When I tried to compile my model it gave bunch of errors such as (although openCL is included):
g++ -std=c++1y -pthread -Wno-sign-compare -I stan/lib/stan_math/lib/opencl_1.2.8 -O3 -I src -I stan/src -I stan/lib/stan_math/ -I stan/lib/stan_math/lib/eigen_3.3.3 -I stan/lib/stan_math/lib/boost_1.69.0 -I stan/lib/stan_math/lib/sundials_4.1.0/include -DBOOST_RESULT_OF_USE_TR1 -DBOOST_NO_DECLTYPE -DBOOST_DISABLE_ASSERTS -DBOOST_PHOENIX_NO_VARIADIC_EXPRESSION -DSTAN_OPENCL -DOPENCL_DEVICE_ID=0 -DOPENCL_PLATFORM_ID=0 -DCL_USE_DEPRECATED_OPENCL_1_2_APIS -D__CL_ENABLE_EXCEPTIONS -Wno-ignored-attributes -lOpenCL src/cmdstan/main.o stan/lib/stan_math/lib/sundials_4.1.0/lib/libsundials_nvecserial.a stan/lib/stan_math/lib/sundials_4.1.0/lib/libsundials_cvodes.a stan/lib/stan_math/lib/sundials_4.1.0/lib/libsundials_idas.a /home/eval/lmockus/cmdstan-2.20.0.gpu/cliff/cliff.o -o /home/eval/lmockus/cmdstan-2.20.0.gpu/cliff/cliff
src/cmdstan/main.o: In function cl::detail::getPlatformVersion(_cl_platform_id*)': main.cpp:(.text+0x38): undefined reference to clGetPlatformInfo’
main.cpp:(.text+0x63): undefined reference to `clGetPlatformInfo’
That means that the linker cant find the OpenCL library to link. Are you using Windows or Linux? On Linux that should work if you installed the driver normally. On windows you need to set a flag.
Windows flag: LDFLAGS_OPENCL= -L"$(CUDA_PATH)\lib\x64" -lOpenCL
I keep forgetting that we had a bug in 2.20, that we fixed a day or two after the release, but there was no hotfix release. The next release is coming in 9 days.
For the time being I would recommend cloning the latest develop (git clone --single-branch https://github.com/stan-dev/cmdstan.git --recursive). That one does require git unfortunately.
Can you share anything about the model you are trying to speed up? Thanks.
The model is in cliff.stan (3.3 KB)
It is a time series model with neural network instead of ar(1). It runs very slowly but uses matrix mult so I thought GPU might speed it up. I am also thinking about adding a threading in order to use all available cores.

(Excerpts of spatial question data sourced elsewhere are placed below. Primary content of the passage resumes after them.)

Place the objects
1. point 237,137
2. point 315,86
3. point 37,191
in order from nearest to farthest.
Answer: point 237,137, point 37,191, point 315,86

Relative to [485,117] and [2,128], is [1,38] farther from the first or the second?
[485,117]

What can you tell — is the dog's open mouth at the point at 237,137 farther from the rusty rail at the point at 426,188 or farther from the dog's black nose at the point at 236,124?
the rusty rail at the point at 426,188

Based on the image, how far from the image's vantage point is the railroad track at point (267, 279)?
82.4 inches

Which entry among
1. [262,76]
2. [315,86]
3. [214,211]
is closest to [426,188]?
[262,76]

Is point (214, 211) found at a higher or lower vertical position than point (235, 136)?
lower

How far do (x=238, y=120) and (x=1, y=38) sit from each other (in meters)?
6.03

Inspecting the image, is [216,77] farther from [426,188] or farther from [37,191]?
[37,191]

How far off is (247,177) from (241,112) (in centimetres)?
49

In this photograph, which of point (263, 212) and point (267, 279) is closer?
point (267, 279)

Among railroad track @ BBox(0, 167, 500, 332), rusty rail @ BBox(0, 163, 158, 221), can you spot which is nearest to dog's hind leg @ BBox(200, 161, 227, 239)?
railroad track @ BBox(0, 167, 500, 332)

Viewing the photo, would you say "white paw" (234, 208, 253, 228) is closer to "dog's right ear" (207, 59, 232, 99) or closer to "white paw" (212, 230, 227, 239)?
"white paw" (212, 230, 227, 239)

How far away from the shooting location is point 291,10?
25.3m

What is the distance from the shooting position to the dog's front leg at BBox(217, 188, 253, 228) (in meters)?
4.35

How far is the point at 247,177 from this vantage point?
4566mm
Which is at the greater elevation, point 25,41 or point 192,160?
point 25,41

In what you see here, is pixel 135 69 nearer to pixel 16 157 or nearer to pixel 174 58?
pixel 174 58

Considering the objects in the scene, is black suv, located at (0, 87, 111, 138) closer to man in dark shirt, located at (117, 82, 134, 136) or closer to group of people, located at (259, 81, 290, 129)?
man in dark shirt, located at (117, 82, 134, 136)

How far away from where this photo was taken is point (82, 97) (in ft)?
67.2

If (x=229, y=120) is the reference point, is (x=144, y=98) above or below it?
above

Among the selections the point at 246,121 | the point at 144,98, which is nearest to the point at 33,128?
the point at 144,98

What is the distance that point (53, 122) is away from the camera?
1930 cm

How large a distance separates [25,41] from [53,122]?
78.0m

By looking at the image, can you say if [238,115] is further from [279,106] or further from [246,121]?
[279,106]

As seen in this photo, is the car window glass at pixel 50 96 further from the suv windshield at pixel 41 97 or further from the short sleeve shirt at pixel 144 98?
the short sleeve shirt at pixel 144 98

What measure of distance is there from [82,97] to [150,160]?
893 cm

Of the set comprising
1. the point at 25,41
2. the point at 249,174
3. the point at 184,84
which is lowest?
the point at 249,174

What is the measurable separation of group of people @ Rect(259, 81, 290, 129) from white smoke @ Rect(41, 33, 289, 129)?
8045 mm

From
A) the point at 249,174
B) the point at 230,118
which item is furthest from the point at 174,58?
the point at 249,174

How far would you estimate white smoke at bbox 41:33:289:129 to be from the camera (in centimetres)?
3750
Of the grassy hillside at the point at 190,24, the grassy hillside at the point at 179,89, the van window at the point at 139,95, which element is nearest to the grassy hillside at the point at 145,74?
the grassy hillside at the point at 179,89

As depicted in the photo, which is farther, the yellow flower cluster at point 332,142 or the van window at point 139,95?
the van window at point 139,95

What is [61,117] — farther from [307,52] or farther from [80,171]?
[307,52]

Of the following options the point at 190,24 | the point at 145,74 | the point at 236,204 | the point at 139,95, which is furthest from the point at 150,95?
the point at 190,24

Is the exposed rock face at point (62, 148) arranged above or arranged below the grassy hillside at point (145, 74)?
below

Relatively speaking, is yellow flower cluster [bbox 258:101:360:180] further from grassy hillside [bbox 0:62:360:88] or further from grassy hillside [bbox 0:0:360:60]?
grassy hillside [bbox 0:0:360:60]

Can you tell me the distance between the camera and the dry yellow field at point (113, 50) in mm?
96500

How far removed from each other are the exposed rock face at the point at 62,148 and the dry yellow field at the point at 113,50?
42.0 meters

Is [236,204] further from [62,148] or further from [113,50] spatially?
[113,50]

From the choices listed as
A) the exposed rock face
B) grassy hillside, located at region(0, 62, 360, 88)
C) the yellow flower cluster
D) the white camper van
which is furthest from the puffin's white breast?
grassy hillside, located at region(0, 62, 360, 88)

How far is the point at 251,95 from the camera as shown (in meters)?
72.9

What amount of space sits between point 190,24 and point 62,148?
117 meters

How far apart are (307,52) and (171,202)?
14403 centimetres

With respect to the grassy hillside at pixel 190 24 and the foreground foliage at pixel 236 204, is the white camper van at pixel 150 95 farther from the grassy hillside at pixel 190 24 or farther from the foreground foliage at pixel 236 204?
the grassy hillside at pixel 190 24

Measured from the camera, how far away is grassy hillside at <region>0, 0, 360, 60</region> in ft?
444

There are quite a few matrix multiplications in here, so you should see some speedup here, depending on the sizes. At the moment I think you would benefit from threading more, given my quick inspection of the model. Except if the matrix multiplications are 200x200 times 200x200 or larger.
Actually it is 200x10 matrices. Refactoring into map_rect form is bit more complicated - the model is big enough already. Design matrix for each year (X.) is different for each year and the calculations have to be done year by year. Perhaps each shard should contain data for each year? I am just thinking loudly. It means that each shard should have unequal number of data points. Hopefully durable… The problem I am encountering is “trace ran beyond…” which kills sampler - I posted about it few days ago - so when it is resolved I will proceed with multithreading.